«La vérité sur le sort des disparus est tributaire du changement démocratique»
Madjid Makedhi, El Watan, 30 septembre 2020
«La véritable réconciliation passe par la réparation» et la «charte sur la réconciliation de 2005 a occulté ce volet». C’est ce qu’ont affirmé, hier, les participants à une conférence organisée par l’association SOS disparus à l’occasion du 15e anniversaire de cette charte adoptée par référendum, le 29 septembre 2005.
Organisée pour évoquer la question des disparitions forcées durant la décennie noire, la conférence a été une occasion pour les avocats Mostafa Bouchachi et Abdelghani Badi ainsi que les responsables de l’association de rappeler le «déni de la vérité» imposé par ce texte élaboré par le régime du président déchu, Abdelaziz Bouteflika. «L’article 45 de la charte interdit à quiconque de porter plainte contre les responsables de cette tragédie.
Même s’il y a dépôt de plainte, les juges n’ont pas le droit d’ouvrir une enquête», rappelle Me Bouchachi, en citant des cas de victimes empêchées de chercher leur proche, dont elles connaissaient les «ravisseurs».
Selon lui, la réconciliation en Algérie n’a pas eu lieu. «Pour ce faire, il faut passer par ce que l’on appelle la justice transitionnelle. Il faut qu’il y ait reconnaissance des crimes, demande de pardon et réparation. Les indemnités accordées par le pouvoir aux familles des victimes sont plutôt des aides sociales», soutient-il, précisant qu’«il ne faut rien attendre qu’un régime qui se recycle fasse la vérité sur cette question». «Le seul espoir reste dans le changement démocratique», ajoute-t-il.

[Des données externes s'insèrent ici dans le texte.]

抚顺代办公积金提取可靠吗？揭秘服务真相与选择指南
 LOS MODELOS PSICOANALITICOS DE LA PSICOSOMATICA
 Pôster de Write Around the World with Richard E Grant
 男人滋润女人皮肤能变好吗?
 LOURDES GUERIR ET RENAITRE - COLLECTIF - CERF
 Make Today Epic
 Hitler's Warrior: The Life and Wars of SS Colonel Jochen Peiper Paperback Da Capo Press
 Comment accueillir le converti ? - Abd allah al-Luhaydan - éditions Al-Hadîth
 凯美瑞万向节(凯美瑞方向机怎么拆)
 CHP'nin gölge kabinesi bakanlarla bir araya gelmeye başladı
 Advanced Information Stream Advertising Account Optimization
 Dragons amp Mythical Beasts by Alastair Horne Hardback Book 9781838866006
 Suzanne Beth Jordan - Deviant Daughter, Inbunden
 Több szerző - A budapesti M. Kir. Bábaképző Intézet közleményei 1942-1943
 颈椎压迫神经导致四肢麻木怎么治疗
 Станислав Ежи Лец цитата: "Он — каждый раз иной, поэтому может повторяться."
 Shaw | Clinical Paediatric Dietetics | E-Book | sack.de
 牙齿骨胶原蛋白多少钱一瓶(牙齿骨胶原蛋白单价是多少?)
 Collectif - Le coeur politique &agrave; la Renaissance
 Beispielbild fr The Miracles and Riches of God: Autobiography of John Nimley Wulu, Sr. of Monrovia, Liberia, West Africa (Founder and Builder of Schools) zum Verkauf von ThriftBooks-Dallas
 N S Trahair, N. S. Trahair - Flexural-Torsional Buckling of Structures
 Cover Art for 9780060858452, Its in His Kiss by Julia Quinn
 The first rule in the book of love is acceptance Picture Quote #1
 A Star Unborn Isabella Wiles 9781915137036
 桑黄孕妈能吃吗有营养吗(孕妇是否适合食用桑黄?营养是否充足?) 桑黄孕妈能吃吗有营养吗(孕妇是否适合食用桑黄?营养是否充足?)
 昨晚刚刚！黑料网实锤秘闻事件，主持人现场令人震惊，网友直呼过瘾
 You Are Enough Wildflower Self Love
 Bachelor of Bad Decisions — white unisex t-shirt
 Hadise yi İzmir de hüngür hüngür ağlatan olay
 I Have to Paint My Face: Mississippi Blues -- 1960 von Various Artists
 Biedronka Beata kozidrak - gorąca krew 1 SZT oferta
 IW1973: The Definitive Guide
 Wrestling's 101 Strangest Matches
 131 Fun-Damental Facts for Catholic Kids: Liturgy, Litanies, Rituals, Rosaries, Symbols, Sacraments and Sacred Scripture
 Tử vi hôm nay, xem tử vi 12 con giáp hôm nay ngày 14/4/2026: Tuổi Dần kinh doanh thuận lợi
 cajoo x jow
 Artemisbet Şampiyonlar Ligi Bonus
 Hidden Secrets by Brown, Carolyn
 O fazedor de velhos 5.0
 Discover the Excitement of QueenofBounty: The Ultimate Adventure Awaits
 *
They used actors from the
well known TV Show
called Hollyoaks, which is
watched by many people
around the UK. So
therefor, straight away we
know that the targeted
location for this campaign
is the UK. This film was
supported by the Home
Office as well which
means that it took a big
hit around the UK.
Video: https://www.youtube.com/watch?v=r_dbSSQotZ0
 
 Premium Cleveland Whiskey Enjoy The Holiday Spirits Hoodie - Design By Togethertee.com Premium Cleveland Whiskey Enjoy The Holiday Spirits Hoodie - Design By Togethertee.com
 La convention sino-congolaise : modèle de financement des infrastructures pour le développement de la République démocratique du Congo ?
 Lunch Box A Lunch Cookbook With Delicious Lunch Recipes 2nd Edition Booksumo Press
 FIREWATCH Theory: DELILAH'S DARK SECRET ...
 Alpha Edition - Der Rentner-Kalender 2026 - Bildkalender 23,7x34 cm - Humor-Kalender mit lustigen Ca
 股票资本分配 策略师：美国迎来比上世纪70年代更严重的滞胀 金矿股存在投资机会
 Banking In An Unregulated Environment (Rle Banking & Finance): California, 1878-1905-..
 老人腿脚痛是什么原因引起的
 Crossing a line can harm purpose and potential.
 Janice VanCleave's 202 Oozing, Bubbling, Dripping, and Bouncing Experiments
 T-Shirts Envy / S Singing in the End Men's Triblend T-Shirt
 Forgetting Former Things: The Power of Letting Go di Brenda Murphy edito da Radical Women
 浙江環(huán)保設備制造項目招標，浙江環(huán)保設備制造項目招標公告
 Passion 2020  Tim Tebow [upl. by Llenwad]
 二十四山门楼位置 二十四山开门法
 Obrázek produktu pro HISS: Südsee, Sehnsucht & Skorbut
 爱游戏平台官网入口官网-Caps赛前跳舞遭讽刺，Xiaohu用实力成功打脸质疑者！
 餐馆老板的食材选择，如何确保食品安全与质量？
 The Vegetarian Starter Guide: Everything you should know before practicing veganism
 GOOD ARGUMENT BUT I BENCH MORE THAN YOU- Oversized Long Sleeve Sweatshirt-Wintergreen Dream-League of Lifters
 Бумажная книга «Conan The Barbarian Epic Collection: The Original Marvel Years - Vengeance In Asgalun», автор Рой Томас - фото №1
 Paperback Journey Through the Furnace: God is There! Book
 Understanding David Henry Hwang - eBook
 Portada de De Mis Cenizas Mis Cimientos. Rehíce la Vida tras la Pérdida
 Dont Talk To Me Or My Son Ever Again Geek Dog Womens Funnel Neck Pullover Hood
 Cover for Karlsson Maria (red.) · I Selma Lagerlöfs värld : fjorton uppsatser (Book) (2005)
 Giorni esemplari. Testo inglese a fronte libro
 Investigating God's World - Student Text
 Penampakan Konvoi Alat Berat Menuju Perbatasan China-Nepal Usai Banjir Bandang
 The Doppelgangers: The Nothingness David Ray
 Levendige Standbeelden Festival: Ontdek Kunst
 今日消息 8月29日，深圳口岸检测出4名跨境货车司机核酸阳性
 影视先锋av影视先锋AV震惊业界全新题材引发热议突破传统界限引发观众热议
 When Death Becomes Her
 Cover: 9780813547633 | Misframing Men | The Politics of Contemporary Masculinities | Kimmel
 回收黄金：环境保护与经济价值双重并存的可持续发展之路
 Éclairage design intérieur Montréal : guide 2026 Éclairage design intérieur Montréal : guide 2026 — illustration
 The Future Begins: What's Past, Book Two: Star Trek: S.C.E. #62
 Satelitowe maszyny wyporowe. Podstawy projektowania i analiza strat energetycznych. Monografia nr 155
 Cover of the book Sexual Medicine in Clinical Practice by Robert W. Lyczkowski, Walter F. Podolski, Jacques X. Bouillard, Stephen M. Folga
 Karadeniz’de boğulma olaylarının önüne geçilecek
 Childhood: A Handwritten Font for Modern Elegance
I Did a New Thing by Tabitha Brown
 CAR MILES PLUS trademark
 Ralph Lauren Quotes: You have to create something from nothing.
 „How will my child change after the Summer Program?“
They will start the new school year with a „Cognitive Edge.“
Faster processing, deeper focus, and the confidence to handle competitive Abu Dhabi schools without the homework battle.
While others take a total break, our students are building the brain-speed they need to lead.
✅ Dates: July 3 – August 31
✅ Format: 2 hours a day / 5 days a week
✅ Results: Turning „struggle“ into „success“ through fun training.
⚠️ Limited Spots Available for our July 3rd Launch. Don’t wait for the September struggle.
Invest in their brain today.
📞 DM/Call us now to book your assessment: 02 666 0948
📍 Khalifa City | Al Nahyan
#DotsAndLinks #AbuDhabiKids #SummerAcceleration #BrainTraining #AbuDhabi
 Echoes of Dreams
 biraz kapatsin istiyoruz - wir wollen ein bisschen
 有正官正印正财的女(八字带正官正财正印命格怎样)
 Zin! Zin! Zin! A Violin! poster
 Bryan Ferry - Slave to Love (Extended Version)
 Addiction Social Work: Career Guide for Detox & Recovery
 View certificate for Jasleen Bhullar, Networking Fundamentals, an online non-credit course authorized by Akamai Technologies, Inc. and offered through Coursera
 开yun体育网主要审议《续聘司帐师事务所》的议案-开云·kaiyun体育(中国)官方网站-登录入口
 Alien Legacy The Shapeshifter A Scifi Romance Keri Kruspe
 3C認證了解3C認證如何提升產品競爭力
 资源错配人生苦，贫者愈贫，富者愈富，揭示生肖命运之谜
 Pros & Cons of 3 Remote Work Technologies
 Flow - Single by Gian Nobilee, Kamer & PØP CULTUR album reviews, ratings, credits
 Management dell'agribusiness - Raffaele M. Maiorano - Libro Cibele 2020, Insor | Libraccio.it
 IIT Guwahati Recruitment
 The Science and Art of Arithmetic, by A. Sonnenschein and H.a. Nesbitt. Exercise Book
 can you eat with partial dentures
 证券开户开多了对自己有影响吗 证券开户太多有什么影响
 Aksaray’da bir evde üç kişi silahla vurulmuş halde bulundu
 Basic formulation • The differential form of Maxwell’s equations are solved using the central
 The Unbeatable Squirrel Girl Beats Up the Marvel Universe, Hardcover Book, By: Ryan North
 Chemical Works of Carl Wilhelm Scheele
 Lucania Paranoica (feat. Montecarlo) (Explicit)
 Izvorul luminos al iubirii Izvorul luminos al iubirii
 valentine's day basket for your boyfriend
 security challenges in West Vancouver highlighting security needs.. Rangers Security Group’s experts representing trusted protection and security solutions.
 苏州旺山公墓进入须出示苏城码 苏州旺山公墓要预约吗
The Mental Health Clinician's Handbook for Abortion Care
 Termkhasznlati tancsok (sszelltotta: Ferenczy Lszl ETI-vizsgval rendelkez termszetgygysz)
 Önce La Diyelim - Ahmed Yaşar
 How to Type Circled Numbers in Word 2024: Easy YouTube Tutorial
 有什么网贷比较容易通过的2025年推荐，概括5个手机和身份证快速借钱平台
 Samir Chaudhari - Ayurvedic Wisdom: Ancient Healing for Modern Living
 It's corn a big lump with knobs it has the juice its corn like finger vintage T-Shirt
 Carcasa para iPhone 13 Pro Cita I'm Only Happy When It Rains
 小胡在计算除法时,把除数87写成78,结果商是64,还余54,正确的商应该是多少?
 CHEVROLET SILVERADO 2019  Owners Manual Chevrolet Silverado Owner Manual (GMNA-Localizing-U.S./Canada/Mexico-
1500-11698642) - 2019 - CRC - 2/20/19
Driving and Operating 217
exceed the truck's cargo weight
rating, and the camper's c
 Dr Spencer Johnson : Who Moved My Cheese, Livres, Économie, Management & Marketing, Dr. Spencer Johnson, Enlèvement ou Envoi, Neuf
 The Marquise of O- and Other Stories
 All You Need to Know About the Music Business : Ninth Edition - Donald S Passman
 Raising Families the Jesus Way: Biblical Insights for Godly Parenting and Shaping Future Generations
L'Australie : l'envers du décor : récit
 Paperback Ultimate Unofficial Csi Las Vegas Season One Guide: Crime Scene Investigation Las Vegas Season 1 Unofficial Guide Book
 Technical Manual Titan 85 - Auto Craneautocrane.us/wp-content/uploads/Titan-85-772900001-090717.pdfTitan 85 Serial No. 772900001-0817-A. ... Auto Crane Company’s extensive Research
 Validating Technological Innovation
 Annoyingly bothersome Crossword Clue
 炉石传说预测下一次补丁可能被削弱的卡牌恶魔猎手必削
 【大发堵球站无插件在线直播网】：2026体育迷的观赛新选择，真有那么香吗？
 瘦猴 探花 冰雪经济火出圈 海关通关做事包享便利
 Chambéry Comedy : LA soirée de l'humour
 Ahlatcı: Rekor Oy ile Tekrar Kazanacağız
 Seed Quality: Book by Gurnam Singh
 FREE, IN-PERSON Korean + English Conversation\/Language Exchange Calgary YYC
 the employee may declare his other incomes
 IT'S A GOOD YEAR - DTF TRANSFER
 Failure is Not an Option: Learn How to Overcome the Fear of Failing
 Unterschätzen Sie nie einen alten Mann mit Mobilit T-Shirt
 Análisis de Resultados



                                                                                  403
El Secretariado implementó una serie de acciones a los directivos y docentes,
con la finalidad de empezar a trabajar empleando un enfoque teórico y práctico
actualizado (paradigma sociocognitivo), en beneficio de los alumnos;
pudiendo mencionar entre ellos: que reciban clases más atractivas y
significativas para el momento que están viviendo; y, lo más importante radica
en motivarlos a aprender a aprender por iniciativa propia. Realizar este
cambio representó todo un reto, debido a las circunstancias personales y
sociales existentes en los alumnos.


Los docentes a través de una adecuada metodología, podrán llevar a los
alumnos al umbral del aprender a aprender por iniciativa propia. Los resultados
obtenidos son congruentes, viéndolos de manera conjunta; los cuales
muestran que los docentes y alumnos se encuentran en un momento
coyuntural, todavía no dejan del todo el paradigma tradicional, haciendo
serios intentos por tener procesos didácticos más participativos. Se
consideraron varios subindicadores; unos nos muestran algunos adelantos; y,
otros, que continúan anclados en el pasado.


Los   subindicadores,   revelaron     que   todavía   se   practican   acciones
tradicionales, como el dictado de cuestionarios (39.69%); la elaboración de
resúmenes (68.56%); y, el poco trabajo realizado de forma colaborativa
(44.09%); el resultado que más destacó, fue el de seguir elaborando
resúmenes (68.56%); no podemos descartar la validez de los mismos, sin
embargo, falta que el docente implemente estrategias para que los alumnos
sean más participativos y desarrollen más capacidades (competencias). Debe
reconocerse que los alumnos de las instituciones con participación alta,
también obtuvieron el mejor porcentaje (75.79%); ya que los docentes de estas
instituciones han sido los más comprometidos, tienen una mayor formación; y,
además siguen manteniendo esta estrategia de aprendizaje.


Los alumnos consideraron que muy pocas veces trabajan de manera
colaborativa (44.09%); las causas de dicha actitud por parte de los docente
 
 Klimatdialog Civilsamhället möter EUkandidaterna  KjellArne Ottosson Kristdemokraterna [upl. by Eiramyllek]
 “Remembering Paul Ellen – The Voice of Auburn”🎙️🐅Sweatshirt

Abdelghani Badi abonde dans le même sens. «Le nouveau régime, qui prétend se démarquer de l’héritage de Bouteflika, passe sous silence l’affaire des disparus. Il ne veut pas de vérité. Seul l’aboutissement des revendications du hirak peut permettre d’atteindre cet objectif», lance-t-il, précisant que le pouvoir qui a promis devant les instances onusiennes de ne pas mettre en œuvre l’article 45 de la charte, l’a déjà enclenché «en poursuivant Abdallah Ben Naoum pour évocation de la tragédie nationale».
Intervenant par visioconférence, la présidente de SOS disparus, Nassira Dutour, rappelle que de nombreuses mères de disparus sont décédés sans connaître la vérité et sans avoir fait le deuil de leurs enfants.
De son côté, Hassan Farhati, membre de l’association, répond à l’ancien président de la CNCPPDH, Farouk K’Sentini, qui avait déclaré, récemment sur une chaîne de télévision, «qu’il ne sait pas qui est responsable des disparitions forcées». Pour lui, l’avocat se «contredit et revient même sur ses anciennes déclarations lorsqu’il était chargé de faire un rapport sur la question».